▸ Requirement: List every line of the records below that contains the word "праздникам". A line counts only if the word appears there in the same case.

▸ Provided information:
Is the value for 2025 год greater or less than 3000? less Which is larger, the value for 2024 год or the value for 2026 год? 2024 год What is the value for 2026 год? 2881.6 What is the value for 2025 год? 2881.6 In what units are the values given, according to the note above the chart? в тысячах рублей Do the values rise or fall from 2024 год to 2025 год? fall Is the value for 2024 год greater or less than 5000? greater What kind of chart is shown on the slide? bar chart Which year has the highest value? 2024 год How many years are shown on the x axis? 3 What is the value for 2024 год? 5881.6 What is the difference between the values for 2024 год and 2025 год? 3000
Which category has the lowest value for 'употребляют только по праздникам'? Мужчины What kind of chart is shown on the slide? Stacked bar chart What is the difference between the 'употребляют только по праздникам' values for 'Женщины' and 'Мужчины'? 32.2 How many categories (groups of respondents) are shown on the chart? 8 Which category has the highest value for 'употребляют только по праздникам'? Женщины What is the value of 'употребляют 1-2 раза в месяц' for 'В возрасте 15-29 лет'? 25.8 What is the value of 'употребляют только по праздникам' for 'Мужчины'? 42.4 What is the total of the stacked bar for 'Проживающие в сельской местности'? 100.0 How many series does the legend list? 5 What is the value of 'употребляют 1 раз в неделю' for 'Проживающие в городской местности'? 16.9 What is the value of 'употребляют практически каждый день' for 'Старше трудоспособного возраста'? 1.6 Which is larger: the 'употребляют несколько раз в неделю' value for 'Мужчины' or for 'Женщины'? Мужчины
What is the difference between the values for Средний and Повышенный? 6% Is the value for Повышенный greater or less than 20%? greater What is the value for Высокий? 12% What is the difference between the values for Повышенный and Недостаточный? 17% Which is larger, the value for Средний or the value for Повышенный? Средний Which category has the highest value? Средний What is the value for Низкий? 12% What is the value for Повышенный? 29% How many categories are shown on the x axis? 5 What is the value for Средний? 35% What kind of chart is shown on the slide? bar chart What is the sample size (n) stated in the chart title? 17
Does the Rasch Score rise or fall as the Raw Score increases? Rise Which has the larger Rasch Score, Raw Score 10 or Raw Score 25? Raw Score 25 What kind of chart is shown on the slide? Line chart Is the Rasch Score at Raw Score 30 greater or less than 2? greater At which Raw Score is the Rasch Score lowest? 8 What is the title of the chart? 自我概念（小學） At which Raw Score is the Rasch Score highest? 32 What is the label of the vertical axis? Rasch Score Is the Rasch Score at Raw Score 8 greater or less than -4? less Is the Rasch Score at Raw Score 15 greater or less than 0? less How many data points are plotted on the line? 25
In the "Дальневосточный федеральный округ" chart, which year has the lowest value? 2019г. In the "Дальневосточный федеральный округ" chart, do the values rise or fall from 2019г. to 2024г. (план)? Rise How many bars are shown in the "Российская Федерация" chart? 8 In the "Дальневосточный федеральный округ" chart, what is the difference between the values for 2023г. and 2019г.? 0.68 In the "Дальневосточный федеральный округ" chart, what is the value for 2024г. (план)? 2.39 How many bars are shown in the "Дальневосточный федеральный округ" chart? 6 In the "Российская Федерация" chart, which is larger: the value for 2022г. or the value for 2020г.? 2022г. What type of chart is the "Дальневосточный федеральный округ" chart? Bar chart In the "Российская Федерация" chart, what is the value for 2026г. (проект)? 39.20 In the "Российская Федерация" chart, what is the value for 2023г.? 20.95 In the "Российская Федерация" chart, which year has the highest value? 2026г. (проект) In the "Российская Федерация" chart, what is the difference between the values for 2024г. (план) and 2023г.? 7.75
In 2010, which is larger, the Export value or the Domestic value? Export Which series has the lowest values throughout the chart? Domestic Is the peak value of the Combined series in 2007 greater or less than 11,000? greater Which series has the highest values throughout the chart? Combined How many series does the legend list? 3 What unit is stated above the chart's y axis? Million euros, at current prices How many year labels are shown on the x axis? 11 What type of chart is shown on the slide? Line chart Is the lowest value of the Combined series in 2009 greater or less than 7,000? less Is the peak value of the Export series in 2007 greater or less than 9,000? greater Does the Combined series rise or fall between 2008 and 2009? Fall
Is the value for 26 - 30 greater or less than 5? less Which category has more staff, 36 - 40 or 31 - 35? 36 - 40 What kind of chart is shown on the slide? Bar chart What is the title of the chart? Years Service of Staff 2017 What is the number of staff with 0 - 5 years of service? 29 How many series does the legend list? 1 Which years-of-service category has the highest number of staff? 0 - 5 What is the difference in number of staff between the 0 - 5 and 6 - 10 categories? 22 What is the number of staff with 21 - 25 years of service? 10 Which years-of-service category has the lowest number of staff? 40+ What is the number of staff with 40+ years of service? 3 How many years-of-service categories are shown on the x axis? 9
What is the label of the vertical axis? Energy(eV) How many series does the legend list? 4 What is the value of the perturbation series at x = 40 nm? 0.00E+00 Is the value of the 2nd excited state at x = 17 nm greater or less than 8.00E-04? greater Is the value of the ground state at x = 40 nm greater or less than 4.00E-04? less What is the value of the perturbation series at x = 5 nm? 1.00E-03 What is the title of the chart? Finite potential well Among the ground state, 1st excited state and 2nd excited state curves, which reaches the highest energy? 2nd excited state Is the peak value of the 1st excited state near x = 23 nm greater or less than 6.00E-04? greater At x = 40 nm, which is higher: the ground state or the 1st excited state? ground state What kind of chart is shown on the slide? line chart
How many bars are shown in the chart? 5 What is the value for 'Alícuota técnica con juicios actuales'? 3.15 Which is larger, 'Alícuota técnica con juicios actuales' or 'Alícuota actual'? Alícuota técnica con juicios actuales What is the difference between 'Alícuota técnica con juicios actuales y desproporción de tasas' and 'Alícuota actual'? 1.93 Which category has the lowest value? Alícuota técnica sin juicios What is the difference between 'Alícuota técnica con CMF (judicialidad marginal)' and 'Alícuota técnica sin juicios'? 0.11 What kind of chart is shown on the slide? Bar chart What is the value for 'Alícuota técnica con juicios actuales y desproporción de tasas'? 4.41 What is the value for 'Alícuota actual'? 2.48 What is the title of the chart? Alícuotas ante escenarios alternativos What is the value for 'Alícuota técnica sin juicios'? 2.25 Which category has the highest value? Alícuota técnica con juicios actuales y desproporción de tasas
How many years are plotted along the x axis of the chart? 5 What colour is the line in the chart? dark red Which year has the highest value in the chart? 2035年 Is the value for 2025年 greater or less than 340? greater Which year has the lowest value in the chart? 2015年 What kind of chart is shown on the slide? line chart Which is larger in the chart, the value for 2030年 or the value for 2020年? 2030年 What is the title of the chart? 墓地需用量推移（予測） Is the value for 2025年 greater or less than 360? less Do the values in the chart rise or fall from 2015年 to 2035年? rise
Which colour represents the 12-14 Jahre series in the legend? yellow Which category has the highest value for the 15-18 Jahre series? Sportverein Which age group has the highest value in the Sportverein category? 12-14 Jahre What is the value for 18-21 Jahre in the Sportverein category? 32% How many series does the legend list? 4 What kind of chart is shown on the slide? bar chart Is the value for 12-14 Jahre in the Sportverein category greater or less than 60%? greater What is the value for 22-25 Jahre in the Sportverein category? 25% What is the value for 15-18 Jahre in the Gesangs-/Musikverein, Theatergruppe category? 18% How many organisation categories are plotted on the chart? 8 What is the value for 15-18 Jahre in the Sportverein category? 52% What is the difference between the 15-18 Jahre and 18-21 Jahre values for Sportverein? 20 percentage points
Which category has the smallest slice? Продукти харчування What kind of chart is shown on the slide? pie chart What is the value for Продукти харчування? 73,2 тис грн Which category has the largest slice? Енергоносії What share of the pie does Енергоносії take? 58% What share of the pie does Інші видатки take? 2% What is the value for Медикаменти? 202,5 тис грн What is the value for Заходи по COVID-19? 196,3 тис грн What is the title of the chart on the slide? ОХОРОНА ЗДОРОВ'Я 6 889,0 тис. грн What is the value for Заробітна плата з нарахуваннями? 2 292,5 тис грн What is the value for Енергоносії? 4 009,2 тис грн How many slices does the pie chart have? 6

▸ Task solution:
Which category has the lowest value for 'употребляют только по праздникам'? Мужчины What kind of chart is shown on the slide? Stacked bar chart What is the difference between the 'употребляют только по праздникам' values for 'Женщины' and 'Мужчины'? 32.2 How many categories (groups of respondents) are shown on the chart? 8 Which category has the highest value for 'употребляют только по праздникам'? Женщины What is the value of 'употребляют 1-2 раза в месяц' for 'В возрасте 15-29 лет'? 25.8 What is the value of 'употребляют только по праздникам' for 'Мужчины'? 42.4 What is the total of the stacked bar for 'Проживающие в сельской местности'? 100.0 How many series does the legend list? 5 What is the value of 'употребляют 1 раз в неделю' for 'Проживающие в городской местности'? 16.9 What is the value of 'употребляют практически каждый день' for 'Старше трудоспособного возраста'? 1.6 Which is larger: the 'употребляют несколько раз в неделю' value for 'Мужчины' or for 'Женщины'? Мужчины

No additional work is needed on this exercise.